Embouteillage bovin (0,66 km)
Le début de matinée est frais. Le col de la veste, remonté sur le menton, recouvre un sweat thermique à manche longue ; mes mains sont dissimulées à l’intérieur de gants confortables. Seules les parties du visage qui exposent ma peau à l’air légèrement glacial ressentent en exclusivité cette sensation de fraîcheur qui ravive les sens. Un petit brouillard flotte sur la vallée, il est annonciateur d’un soleil qui viendra réchauffer l’atmosphère un peu plus tard dans la journée.
Nullement concerné par les informations routières radiophoniques, rien n’annonçait que le trafic de mon chemin, jusqu’alors fluide, allait se densifier d’un seul coup sur l’ensemble de la largeur de ma route. En effet, les premiers ralentissements signalent que l’heure présente appartient aux travailleurs. Aux travailleuses plutôt. Une dizaine de ces dames plutôt charnues s’emparent sans vergogne du goudron. Elles déambulent avec élégance, quittant la chaleur et le confort de l’étable pour rejoindre un champ aux herbes grasses situé un peu plus à l’ouest. Point de guide pour les orienter, nul besoin de fil pour les aguiller. Mûes par l’habitude, elles s’affranchissent de la route et de ses usagers pour édifier un mur infranchissable, formé de leurs imposantes masses. Là, nul choix que de s’arrêter, rien ne sert de se faufiler avec mon tout petit vélo dans cette énorme bande mouvante. Les premières bêtes arrivent à destination, dépassent le portail métallique grand ouvert et frôlent le réservoir d’eau avec dédain. L’herbe gorgée d’eau étanchera les soifs éventuelles. Ici et là, le tempérament des bovins s’affirme.
La plus téméraire s’enfonce vers les profondeurs du champ. Cherche-t-elle à s’éloigner de la route afin de s’offrir un déjeuner solitaire loin du bruit des moteurs ? Autre hypothèse, le champ, surplombant la vallée, offre une vue imprenable sur le chemin de fer qui traverse la vallée. Avec deux trains par heure, la patience est mise à rude épreuve. À la manière du rêveur qui guette les étoiles filantes, il convient d’être attentif afin de ne pas rater une seule miette du spectacle ferroviaire à venir, quand bien même les locomotives modernes ne laissent plus de traînées derrière elles. Et d’ailleurs, une vache fait-elle des vœux ?

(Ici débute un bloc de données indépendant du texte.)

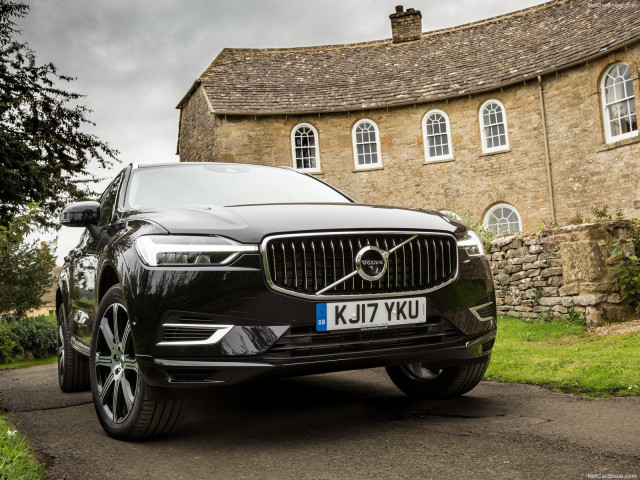 Volvo XC60 фото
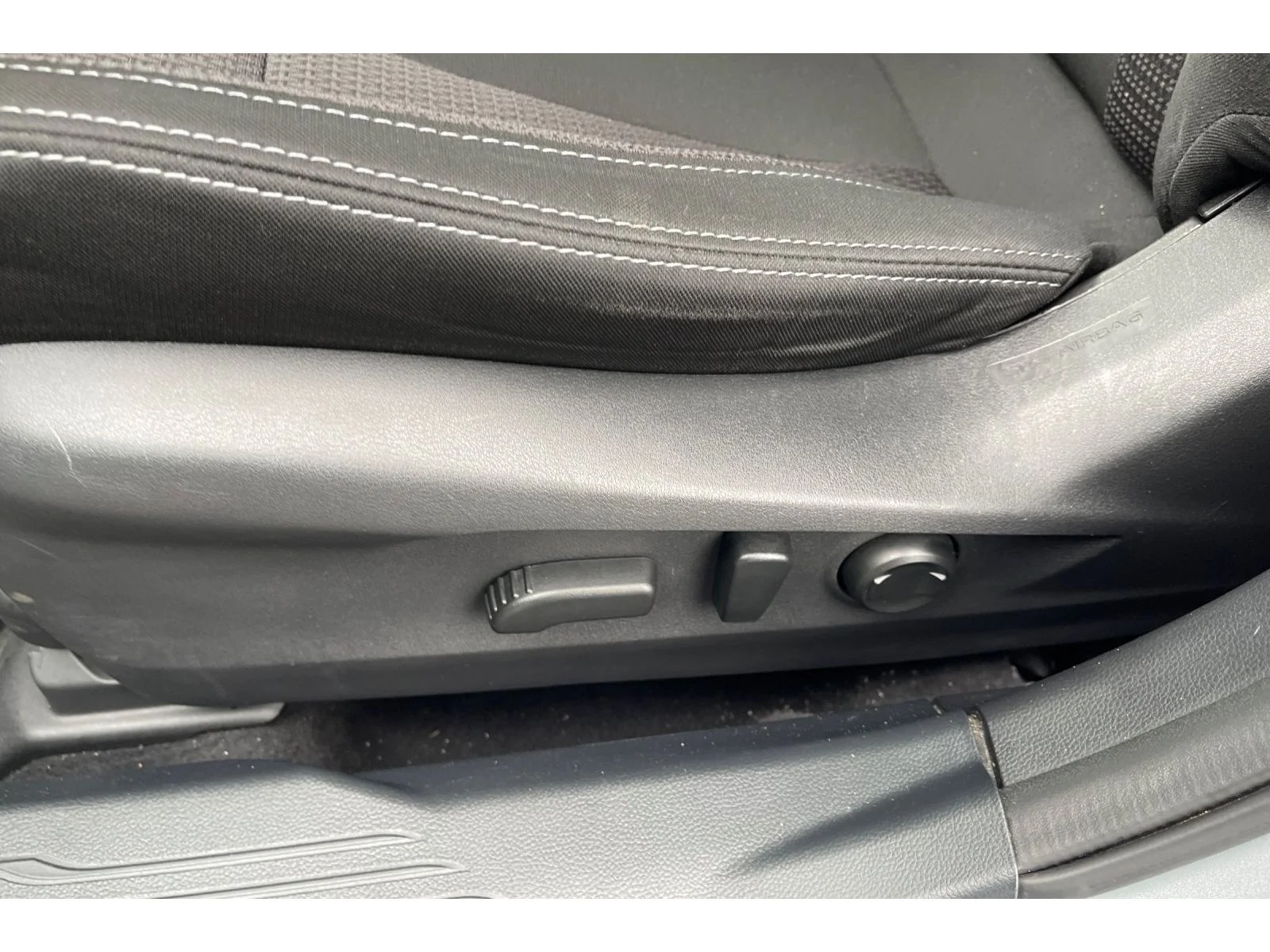 Used 2024 ICE SILVER METALL Subaru Premium image 13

La plus curieuse s’arrête au milieu de la route et tourne sa grosse tête en ma direction. Puis, elle se rapproche lentement de manière à se retrouver à quelques centimètres de ma pomme. Elle m’observe en détail. Museau contre nez. Se sentir ainsi dévisagé ainsi est une bien curieuse sensation. L’expression déshabillé sur regard prend tout son sens ; elle me met à nu. Loin de prendre un air vache, j’accueille ces œillades avec bienveillance et je tends ma main de manière à flatter l’amatrice de bipède cycliste.
Une retardataire sort avec fracas de sa tanière. Quelques sauts d’excitation, les pattes arrière qui fendent l’air, la queue qui virevolte, elle brise la troupe formée par ses congénères, sans aucune gêne et sans aucune manière. Je la regarde se montrer en spectacle. En mon for intérieur, je me réjouis que celle-ci ne soit pas également une vache trop curieuse.
Le gros de la troupe passe et se disperse sur les nombreux mètres carrés à disposition. Les premières ont déjà commencé à brouter. Moi toujours immobile au milieu de la route, je reste charmé par cette jolie vision rustique de ce début de voyage ; Encore un de ces tableaux de maître qui s’ajoute et s’expose dans la galerie intime et privée de mon cerveau. Il y rejoint de nombreuses autres œuvres peintes par la candeur de mon âme. À l’intérieur, s’y côtoient des esquisses de paysages, des portraits hauts en couleur ou des images évoquant la riche histoire industrielle de ma région d’adoption, indissociable du développement de l’horlogerie suisse. Une des pièces est bien évidemment consacrée à l’ailleurs, aux rencontres avec celui qui vient de loin ou encore à des photos de voyages passés, d’autres routes, d’autres lieux. Soudain, une sonnerie retentit dans mon petit musée intérieur, on y pénètre par effraction ! Brusquement sorti de ma rêverie, je constate que les vaches ont depuis longtemps gagné leur lieu de villégiature. À présent, tout mon être encombre la route d’une dizaine d’automobilistes cherchant à gagner leur pain quotidien, que celui-ci accompagne un repas végétarien ou non.